## Data records
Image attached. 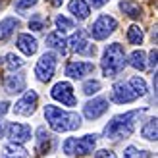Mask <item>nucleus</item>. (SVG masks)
Wrapping results in <instances>:
<instances>
[{"label": "nucleus", "mask_w": 158, "mask_h": 158, "mask_svg": "<svg viewBox=\"0 0 158 158\" xmlns=\"http://www.w3.org/2000/svg\"><path fill=\"white\" fill-rule=\"evenodd\" d=\"M145 112L143 110H131V112H125V114H118L114 116L112 120L106 123L104 127V137L106 139H127L133 135V131H135V125H137V120L139 116Z\"/></svg>", "instance_id": "f257e3e1"}, {"label": "nucleus", "mask_w": 158, "mask_h": 158, "mask_svg": "<svg viewBox=\"0 0 158 158\" xmlns=\"http://www.w3.org/2000/svg\"><path fill=\"white\" fill-rule=\"evenodd\" d=\"M44 118L48 122L50 129L56 133H66V131H75L81 127V116L77 112H68L58 106L46 104L44 106Z\"/></svg>", "instance_id": "f03ea898"}, {"label": "nucleus", "mask_w": 158, "mask_h": 158, "mask_svg": "<svg viewBox=\"0 0 158 158\" xmlns=\"http://www.w3.org/2000/svg\"><path fill=\"white\" fill-rule=\"evenodd\" d=\"M127 66V56H125V50L120 43H112L106 46L104 54H102L100 60V68L104 77H116L123 72V68Z\"/></svg>", "instance_id": "7ed1b4c3"}, {"label": "nucleus", "mask_w": 158, "mask_h": 158, "mask_svg": "<svg viewBox=\"0 0 158 158\" xmlns=\"http://www.w3.org/2000/svg\"><path fill=\"white\" fill-rule=\"evenodd\" d=\"M94 145H97V135H83V137H68L64 141V145H62V148H64V152L68 156H85V154H91L94 151Z\"/></svg>", "instance_id": "20e7f679"}, {"label": "nucleus", "mask_w": 158, "mask_h": 158, "mask_svg": "<svg viewBox=\"0 0 158 158\" xmlns=\"http://www.w3.org/2000/svg\"><path fill=\"white\" fill-rule=\"evenodd\" d=\"M118 29V21L112 18V15L102 14L97 18V21H93V25L89 27V35L94 39V41H104L110 35Z\"/></svg>", "instance_id": "39448f33"}, {"label": "nucleus", "mask_w": 158, "mask_h": 158, "mask_svg": "<svg viewBox=\"0 0 158 158\" xmlns=\"http://www.w3.org/2000/svg\"><path fill=\"white\" fill-rule=\"evenodd\" d=\"M56 66H58V54L56 52H44L35 66L37 79L41 83H48L54 75V72H56Z\"/></svg>", "instance_id": "423d86ee"}, {"label": "nucleus", "mask_w": 158, "mask_h": 158, "mask_svg": "<svg viewBox=\"0 0 158 158\" xmlns=\"http://www.w3.org/2000/svg\"><path fill=\"white\" fill-rule=\"evenodd\" d=\"M68 48L72 52H77V54H81V56H89V58H93L94 54H97V46L89 43V39H87L83 29H77L75 33L68 39Z\"/></svg>", "instance_id": "0eeeda50"}, {"label": "nucleus", "mask_w": 158, "mask_h": 158, "mask_svg": "<svg viewBox=\"0 0 158 158\" xmlns=\"http://www.w3.org/2000/svg\"><path fill=\"white\" fill-rule=\"evenodd\" d=\"M50 97L54 100L62 102L64 106H75L77 104V98H75V94H73V87L69 85L68 81H58L56 85L52 87Z\"/></svg>", "instance_id": "6e6552de"}, {"label": "nucleus", "mask_w": 158, "mask_h": 158, "mask_svg": "<svg viewBox=\"0 0 158 158\" xmlns=\"http://www.w3.org/2000/svg\"><path fill=\"white\" fill-rule=\"evenodd\" d=\"M37 104H39V94H37L35 91H27V93L14 104L12 110H14L15 116H31V114H35Z\"/></svg>", "instance_id": "1a4fd4ad"}, {"label": "nucleus", "mask_w": 158, "mask_h": 158, "mask_svg": "<svg viewBox=\"0 0 158 158\" xmlns=\"http://www.w3.org/2000/svg\"><path fill=\"white\" fill-rule=\"evenodd\" d=\"M110 98H112V102H116V104H129V102H133V100L137 98V94L133 93V89L129 87V83L118 81V83H114V87H112Z\"/></svg>", "instance_id": "9d476101"}, {"label": "nucleus", "mask_w": 158, "mask_h": 158, "mask_svg": "<svg viewBox=\"0 0 158 158\" xmlns=\"http://www.w3.org/2000/svg\"><path fill=\"white\" fill-rule=\"evenodd\" d=\"M6 135L10 137L12 143H25V141L31 139L33 131H31V127H29L27 123L12 122V123H8V127H6Z\"/></svg>", "instance_id": "9b49d317"}, {"label": "nucleus", "mask_w": 158, "mask_h": 158, "mask_svg": "<svg viewBox=\"0 0 158 158\" xmlns=\"http://www.w3.org/2000/svg\"><path fill=\"white\" fill-rule=\"evenodd\" d=\"M106 110H108V100L104 97H94L93 100H89L83 106V116L87 120H97V118H100Z\"/></svg>", "instance_id": "f8f14e48"}, {"label": "nucleus", "mask_w": 158, "mask_h": 158, "mask_svg": "<svg viewBox=\"0 0 158 158\" xmlns=\"http://www.w3.org/2000/svg\"><path fill=\"white\" fill-rule=\"evenodd\" d=\"M94 72V64L93 62H68L66 64V75L72 79H83L85 75H91Z\"/></svg>", "instance_id": "ddd939ff"}, {"label": "nucleus", "mask_w": 158, "mask_h": 158, "mask_svg": "<svg viewBox=\"0 0 158 158\" xmlns=\"http://www.w3.org/2000/svg\"><path fill=\"white\" fill-rule=\"evenodd\" d=\"M54 143H56V139L50 131H46L44 127H39L37 129V145H35V151L39 154H48L52 152L54 148Z\"/></svg>", "instance_id": "4468645a"}, {"label": "nucleus", "mask_w": 158, "mask_h": 158, "mask_svg": "<svg viewBox=\"0 0 158 158\" xmlns=\"http://www.w3.org/2000/svg\"><path fill=\"white\" fill-rule=\"evenodd\" d=\"M15 44H18V48L25 54V56H33L39 48V43L35 37H31V33H19L18 39H15Z\"/></svg>", "instance_id": "2eb2a0df"}, {"label": "nucleus", "mask_w": 158, "mask_h": 158, "mask_svg": "<svg viewBox=\"0 0 158 158\" xmlns=\"http://www.w3.org/2000/svg\"><path fill=\"white\" fill-rule=\"evenodd\" d=\"M25 85H27V81H25V75L23 73H10V75L4 77L6 93H12V94L21 93V91H25Z\"/></svg>", "instance_id": "dca6fc26"}, {"label": "nucleus", "mask_w": 158, "mask_h": 158, "mask_svg": "<svg viewBox=\"0 0 158 158\" xmlns=\"http://www.w3.org/2000/svg\"><path fill=\"white\" fill-rule=\"evenodd\" d=\"M46 46L52 50L60 52L62 56H66L68 54V39L60 33V31H52V33L46 35Z\"/></svg>", "instance_id": "f3484780"}, {"label": "nucleus", "mask_w": 158, "mask_h": 158, "mask_svg": "<svg viewBox=\"0 0 158 158\" xmlns=\"http://www.w3.org/2000/svg\"><path fill=\"white\" fill-rule=\"evenodd\" d=\"M68 10H69V14H73V18L77 21H85L91 15V6L85 0H72L68 4Z\"/></svg>", "instance_id": "a211bd4d"}, {"label": "nucleus", "mask_w": 158, "mask_h": 158, "mask_svg": "<svg viewBox=\"0 0 158 158\" xmlns=\"http://www.w3.org/2000/svg\"><path fill=\"white\" fill-rule=\"evenodd\" d=\"M19 27H21L19 19H15V18H4L2 21H0V41H8V39H10Z\"/></svg>", "instance_id": "6ab92c4d"}, {"label": "nucleus", "mask_w": 158, "mask_h": 158, "mask_svg": "<svg viewBox=\"0 0 158 158\" xmlns=\"http://www.w3.org/2000/svg\"><path fill=\"white\" fill-rule=\"evenodd\" d=\"M120 10L131 19H139L143 15V8L139 2H133V0H122L120 2Z\"/></svg>", "instance_id": "aec40b11"}, {"label": "nucleus", "mask_w": 158, "mask_h": 158, "mask_svg": "<svg viewBox=\"0 0 158 158\" xmlns=\"http://www.w3.org/2000/svg\"><path fill=\"white\" fill-rule=\"evenodd\" d=\"M127 64L131 66V68H135V69H139V72H143V69L147 68V54L143 52V50H133L131 54H129V58H127Z\"/></svg>", "instance_id": "412c9836"}, {"label": "nucleus", "mask_w": 158, "mask_h": 158, "mask_svg": "<svg viewBox=\"0 0 158 158\" xmlns=\"http://www.w3.org/2000/svg\"><path fill=\"white\" fill-rule=\"evenodd\" d=\"M4 152L8 158H27L29 156V152L25 151V147L21 143H12V141L4 147Z\"/></svg>", "instance_id": "4be33fe9"}, {"label": "nucleus", "mask_w": 158, "mask_h": 158, "mask_svg": "<svg viewBox=\"0 0 158 158\" xmlns=\"http://www.w3.org/2000/svg\"><path fill=\"white\" fill-rule=\"evenodd\" d=\"M141 135H143L147 141H156V118H148V120L145 122V125L141 127Z\"/></svg>", "instance_id": "5701e85b"}, {"label": "nucleus", "mask_w": 158, "mask_h": 158, "mask_svg": "<svg viewBox=\"0 0 158 158\" xmlns=\"http://www.w3.org/2000/svg\"><path fill=\"white\" fill-rule=\"evenodd\" d=\"M129 87L133 89V93H135L137 97H145L147 94V83H145V79L139 77V75H133L129 79Z\"/></svg>", "instance_id": "b1692460"}, {"label": "nucleus", "mask_w": 158, "mask_h": 158, "mask_svg": "<svg viewBox=\"0 0 158 158\" xmlns=\"http://www.w3.org/2000/svg\"><path fill=\"white\" fill-rule=\"evenodd\" d=\"M23 64H25V60H23L21 56H18V54H6V68L10 69V72H15V69H21Z\"/></svg>", "instance_id": "393cba45"}, {"label": "nucleus", "mask_w": 158, "mask_h": 158, "mask_svg": "<svg viewBox=\"0 0 158 158\" xmlns=\"http://www.w3.org/2000/svg\"><path fill=\"white\" fill-rule=\"evenodd\" d=\"M143 39H145V33H143V29H141L139 25H131L127 29V41L131 44H141Z\"/></svg>", "instance_id": "a878e982"}, {"label": "nucleus", "mask_w": 158, "mask_h": 158, "mask_svg": "<svg viewBox=\"0 0 158 158\" xmlns=\"http://www.w3.org/2000/svg\"><path fill=\"white\" fill-rule=\"evenodd\" d=\"M98 91H100V81H97V79H87L83 83V93L87 97H93V94H97Z\"/></svg>", "instance_id": "bb28decb"}, {"label": "nucleus", "mask_w": 158, "mask_h": 158, "mask_svg": "<svg viewBox=\"0 0 158 158\" xmlns=\"http://www.w3.org/2000/svg\"><path fill=\"white\" fill-rule=\"evenodd\" d=\"M123 156L125 158H152L148 151H139L137 147H127L123 151Z\"/></svg>", "instance_id": "cd10ccee"}, {"label": "nucleus", "mask_w": 158, "mask_h": 158, "mask_svg": "<svg viewBox=\"0 0 158 158\" xmlns=\"http://www.w3.org/2000/svg\"><path fill=\"white\" fill-rule=\"evenodd\" d=\"M56 27L60 33H64V31H69L75 27V21H72L69 18H66V15H58L56 18Z\"/></svg>", "instance_id": "c85d7f7f"}, {"label": "nucleus", "mask_w": 158, "mask_h": 158, "mask_svg": "<svg viewBox=\"0 0 158 158\" xmlns=\"http://www.w3.org/2000/svg\"><path fill=\"white\" fill-rule=\"evenodd\" d=\"M46 27V19L43 18V14H35L33 18L29 19V29L33 31H43Z\"/></svg>", "instance_id": "c756f323"}, {"label": "nucleus", "mask_w": 158, "mask_h": 158, "mask_svg": "<svg viewBox=\"0 0 158 158\" xmlns=\"http://www.w3.org/2000/svg\"><path fill=\"white\" fill-rule=\"evenodd\" d=\"M37 2H39V0H15V2H14V8H15L18 12H25V10H29V8L37 6Z\"/></svg>", "instance_id": "7c9ffc66"}, {"label": "nucleus", "mask_w": 158, "mask_h": 158, "mask_svg": "<svg viewBox=\"0 0 158 158\" xmlns=\"http://www.w3.org/2000/svg\"><path fill=\"white\" fill-rule=\"evenodd\" d=\"M94 158H116V152L110 151V148H100V151L94 152Z\"/></svg>", "instance_id": "2f4dec72"}, {"label": "nucleus", "mask_w": 158, "mask_h": 158, "mask_svg": "<svg viewBox=\"0 0 158 158\" xmlns=\"http://www.w3.org/2000/svg\"><path fill=\"white\" fill-rule=\"evenodd\" d=\"M156 58H158V52H156V48H152L151 52H148V68H156Z\"/></svg>", "instance_id": "473e14b6"}, {"label": "nucleus", "mask_w": 158, "mask_h": 158, "mask_svg": "<svg viewBox=\"0 0 158 158\" xmlns=\"http://www.w3.org/2000/svg\"><path fill=\"white\" fill-rule=\"evenodd\" d=\"M8 110H10V102H6V100H2V102H0V118H2L6 112H8Z\"/></svg>", "instance_id": "72a5a7b5"}, {"label": "nucleus", "mask_w": 158, "mask_h": 158, "mask_svg": "<svg viewBox=\"0 0 158 158\" xmlns=\"http://www.w3.org/2000/svg\"><path fill=\"white\" fill-rule=\"evenodd\" d=\"M106 2H108V0H89L87 4H91L93 8H102V6H104Z\"/></svg>", "instance_id": "f704fd0d"}, {"label": "nucleus", "mask_w": 158, "mask_h": 158, "mask_svg": "<svg viewBox=\"0 0 158 158\" xmlns=\"http://www.w3.org/2000/svg\"><path fill=\"white\" fill-rule=\"evenodd\" d=\"M46 2H48L50 6H54V8H58V6H62V2H64V0H46Z\"/></svg>", "instance_id": "c9c22d12"}, {"label": "nucleus", "mask_w": 158, "mask_h": 158, "mask_svg": "<svg viewBox=\"0 0 158 158\" xmlns=\"http://www.w3.org/2000/svg\"><path fill=\"white\" fill-rule=\"evenodd\" d=\"M2 131H4V127H2V122H0V135H2Z\"/></svg>", "instance_id": "e433bc0d"}, {"label": "nucleus", "mask_w": 158, "mask_h": 158, "mask_svg": "<svg viewBox=\"0 0 158 158\" xmlns=\"http://www.w3.org/2000/svg\"><path fill=\"white\" fill-rule=\"evenodd\" d=\"M0 6H2V2H0Z\"/></svg>", "instance_id": "4c0bfd02"}]
</instances>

## What is asked
Identify every line in the entries above that contains the string "instances", and copy each of those lines in full.

## Output of the exercise
Wrapping results in <instances>:
<instances>
</instances>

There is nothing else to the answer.